So wirkt sich die Änderung des Nachweisgesetzes auf die Praxis aus

Schon nach der bisherigen Rechtslage können Arbeitsverhältnisse auch formfrei begründet werden. Lediglich der Nachweis über die wesentlichen Bedingungen des Vertragsverhältnisses muss momentan noch in schriftlicher Form erbracht werden. Sofern die geplanten Änderungen in Kraft treten, dürften diese die unternehmensinternen HR-Prozesse deutlich vereinfachen. Dies gilt umso mehr, da in der am 19. Juni 2024 beschlossenen Formulierungshilfe auch eine Änderung des Teilzeit- und Befristungsgesetzes vorgesehen ist, wonach die automatische Beendigung des Arbeitsverhältnisses mit Erreichen der Regelaltersgrenze künftig ebenfalls nur noch eine Vereinbarung in Textform voraussetzen soll. Da die Befristung von Arbeitsverträgen auf das Rentenalter inzwischen weitestgehend zum Standard gehört, hätte das für diesen Fall bislang noch geltende Schriftformerfordernis den praktischen Nutzen der im Nachweisgesetz vorgesehenen Änderungen ansonsten doch erheblich in Frage gestellt.
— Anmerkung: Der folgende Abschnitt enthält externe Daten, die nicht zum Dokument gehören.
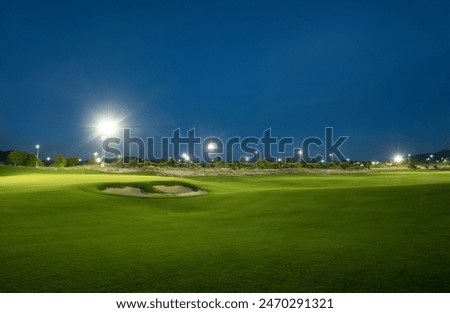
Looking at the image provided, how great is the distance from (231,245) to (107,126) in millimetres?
72524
Wichtig ist allerdings: Sonstige Befristungsabreden erfahren keine Erleichterungen. Dasselbe gilt für andere außerhalb des Nachweisgesetzes bestehende Formerfordernisse, wie zum Beispiel die Vereinbarung nachvertraglicher Wettbewerbsverbote. Zumindest insoweit wird beim Abschluss von Arbeitsverträgen also weiterhin besonderes Augenmerk gefordert sein, um die Gefahr formunwirksamer Vereinbarungen zu vermeiden.